Las noticias sobre explosiones, tomas guerrilleras, desplazados y muertes volvieron a la cotidianidad colombiana. Hasta la semana pasada, se habían reportado más de 85.000 afectados, 26.000 desplazados, cierres de escuelas y la paralización del calendario escolar. Según la Defensoría del Pueblo, hay 11 focos de emergencia humanitaria en el país debido a la violencia. Desde hace varios meses, hemos regresado a un panorama informativo similar al de hace 40 años, en el que el conflicto armado vuelve a ser parte del paisaje cotidiano.
Solo el miércoles pasado, en cuestión de horas, los noticieros difundieron las declaraciones de Nubia Carolina Córdoba, gobernadora del Chocó, denunciando que el ELN mantiene amedrentada a la ciudadanía con cilindros bomba y bloqueos en las vías. Los chocoanos no pueden transitar. Mientras tanto, otros medios mostraban el asesinato de un fiscal en Barranquilla, la explosión que destruyó el peaje de Villa del Rosario, los ataques y disparos en Cúcuta y las dos explosiones en el casco urbano de Popayán. No acabábamos de aterrarnos con un ataque cuando ya llegaba el siguiente.
El impacto del consumo de noticias violentas en el estado de ánimo de las personas es innegable; lo sabemos desde los años 80 y 90. Lo realmente novedoso hoy no es el efecto emocional, sino cómo la sobrecarga informativa está transformando los ángulos interpretativos y la construcción de la verdad. Antes, por ejemplo, existía un consenso claro sobre cómo entender los ataques de narcotraficantes, guerrillas o paramilitares, enmarcados dentro del derecho internacional. El debate, entonces, se centraba en los detalles de las soluciones. Ahora, ese marco compartido se ha fragmentado.
No es que el relativo monopolio de la comunicación fuera ideal, ni que estuviera libre de fallas derivadas de los intereses económicos de los conglomerados mediáticos. Además, la dificultad de reportear en el terreno y en tiempo real era una restricción importante. El auge del periodismo ciudadano alivió en parte estos problemas. Sin embargo, pronto quedó claro que tener las imágenes no era suficiente: la noticia no es solo la imagen, sino la interpretación que se hace de ella.

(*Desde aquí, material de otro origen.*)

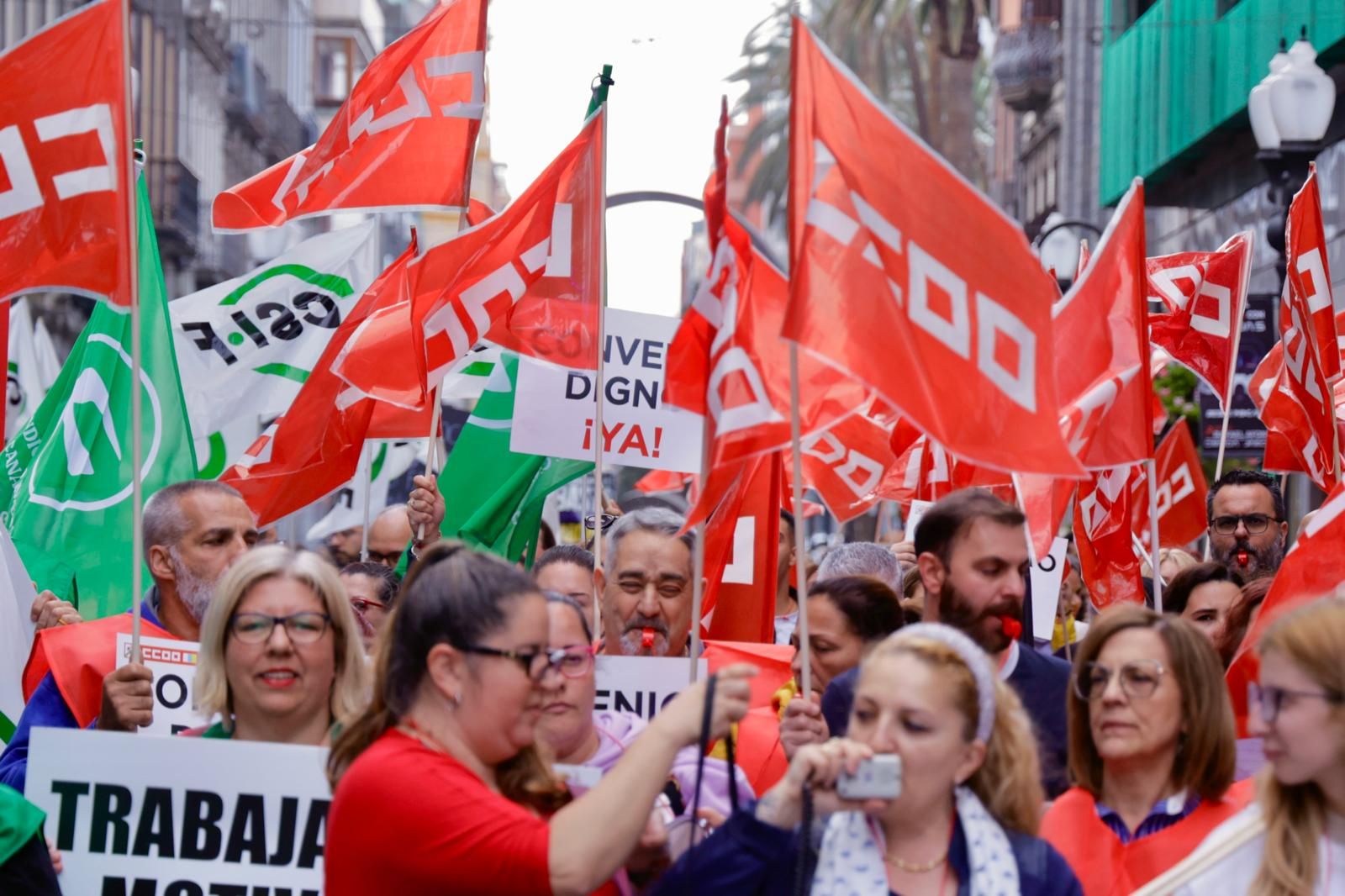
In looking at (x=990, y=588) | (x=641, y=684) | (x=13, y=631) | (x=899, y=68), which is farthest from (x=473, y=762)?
(x=899, y=68)

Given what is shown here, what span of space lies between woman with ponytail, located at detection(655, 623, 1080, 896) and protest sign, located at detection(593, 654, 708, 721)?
2.19 m

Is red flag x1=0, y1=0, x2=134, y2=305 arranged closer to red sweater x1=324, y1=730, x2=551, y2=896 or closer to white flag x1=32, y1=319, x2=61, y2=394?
red sweater x1=324, y1=730, x2=551, y2=896

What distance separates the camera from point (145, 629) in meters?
5.84

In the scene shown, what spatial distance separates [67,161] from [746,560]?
2776 millimetres

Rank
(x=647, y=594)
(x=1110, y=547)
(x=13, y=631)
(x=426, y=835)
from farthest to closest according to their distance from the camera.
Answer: (x=1110, y=547)
(x=13, y=631)
(x=647, y=594)
(x=426, y=835)

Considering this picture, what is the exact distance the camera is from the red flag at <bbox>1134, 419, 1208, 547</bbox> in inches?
435

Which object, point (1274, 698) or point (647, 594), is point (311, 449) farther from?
point (1274, 698)

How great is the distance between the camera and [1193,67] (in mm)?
23219

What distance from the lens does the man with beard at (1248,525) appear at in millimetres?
8633

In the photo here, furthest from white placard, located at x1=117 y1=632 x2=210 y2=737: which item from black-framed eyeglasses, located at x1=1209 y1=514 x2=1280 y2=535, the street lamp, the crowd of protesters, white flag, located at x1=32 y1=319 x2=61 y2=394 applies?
white flag, located at x1=32 y1=319 x2=61 y2=394

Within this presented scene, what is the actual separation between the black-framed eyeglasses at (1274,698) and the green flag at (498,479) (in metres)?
5.45

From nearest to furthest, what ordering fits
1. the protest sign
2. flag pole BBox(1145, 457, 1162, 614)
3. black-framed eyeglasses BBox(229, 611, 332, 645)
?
1. black-framed eyeglasses BBox(229, 611, 332, 645)
2. the protest sign
3. flag pole BBox(1145, 457, 1162, 614)

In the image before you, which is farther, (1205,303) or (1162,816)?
(1205,303)

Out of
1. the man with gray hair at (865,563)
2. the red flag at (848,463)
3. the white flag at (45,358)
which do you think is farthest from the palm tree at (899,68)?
the man with gray hair at (865,563)
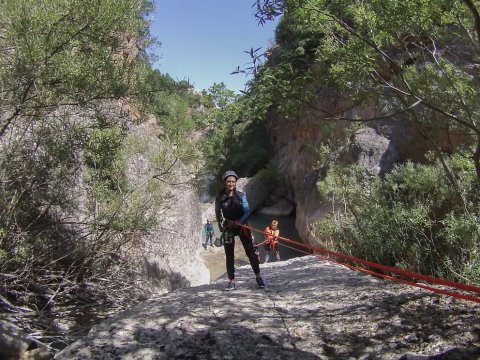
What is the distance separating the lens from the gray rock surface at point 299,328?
4074mm

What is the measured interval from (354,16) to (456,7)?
1.55m

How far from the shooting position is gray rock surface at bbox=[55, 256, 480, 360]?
13.4 ft

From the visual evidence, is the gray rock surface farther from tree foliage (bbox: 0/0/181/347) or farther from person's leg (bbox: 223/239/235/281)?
tree foliage (bbox: 0/0/181/347)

Ahora, con la multiplicación de los medios digitales, el problema ya no es el acceso ni el monopolio, sino lo contrario. Nos encontramos en una etapa donde múltiples agentes —medios, ciudadanos, influencers, políticos y plataformas— operan dentro de un ecosistema de inmediatez extrema, donde los ángulos interpretativos se moldean con alarmante facilidad según los caprichos, a veces accidentales, a veces calculados, del “reportero” o “denunciante”.
Este flujo de marcos conceptuales, o mejor, de puntos de vista, ha alterado nuestra noción de verdad. Antes, con los medios tradicionales, los ángulos interpretativos eran más estables. Pero ahora, en este torbellino informativo, los hechos se mezclan sin orden ni jerarquía. Un atentado en Colombia aparece en la misma línea de discusión que la guerra en Ucrania o el conflicto en Palestina, de las infidelidades de Petro y del nuevo sencillo de Shakira. La opinión pública se ha convertido en una conversación de borrachos donde los referentes que ordenan las discusiones no tienen espacio y la mitad de la conversación usa formulaciones del estilo “yo siento”, “yo percibo”, “yo creo” y ni un solo referente a hechos verificables, contexto histórico o marco interpretativo.
En Colombia llevamos años en estados de resignación y negación ante la exposición de la violencia con repeticiones abrumadoras de imágenes crueles y sangrientas. Ahora, en un panorama donde la violencia ha vuelto a impregnar la agenda informativa con una carga abrumadora de sucesos sangrientos, cabe preguntarse cómo recuperar una capacidad de análisis que nos permita distinguir lo urgente de lo anecdótico, lo estructural de lo pasajero. Si antes el problema era el control de la información, hoy es su dispersión descontrolada.